The 2010 WikiLeaks release came during the adolescence of the online Arab public sphere, with an influential but relatively small number of activists on hand to engage with the leaks. Today’s online Arab public is far more developed, with a much greater proportion of Arab citizens online and active on platforms such as Twitter and Facebook. The Saudi leaks are almost custom-made for the online legion of politicized Arabs to mine, share and discuss, making it almost impossible for states to control the information flow. Satellite television and state-controlled domestic media outlets can ignore the documents, but that will not stop their circulation among millions of regular Internet users. The effect of government efforts to prevent Saudi citizens from circulating the documents will be a useful test case of the current balance of power between state and online society.

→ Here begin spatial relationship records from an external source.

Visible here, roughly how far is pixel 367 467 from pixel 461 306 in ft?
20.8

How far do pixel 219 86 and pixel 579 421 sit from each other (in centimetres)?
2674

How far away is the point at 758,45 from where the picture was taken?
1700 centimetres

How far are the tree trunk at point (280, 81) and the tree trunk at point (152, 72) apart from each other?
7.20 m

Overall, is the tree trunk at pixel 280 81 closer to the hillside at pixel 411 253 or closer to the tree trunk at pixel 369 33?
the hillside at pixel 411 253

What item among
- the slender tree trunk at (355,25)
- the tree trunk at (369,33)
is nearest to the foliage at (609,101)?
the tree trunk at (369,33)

This is, however, no utopian suggestion that the information will flow freely through an emancipated public sphere. Quite the contrary: The new information is flowing through the highly polarized, partisan networks that now dominate both the online Arab public and mass media. Pro-Saudi and anti-Saudi online networks and media highlight entirely different documents. with partisans in each cluster selectively focusing on those documents and arguments that support their cause while playing down  others. The politics of the Saudi leaks is likely to reinforce rather than challenge the region’s toxic, repressive, fearful and unstable political environment.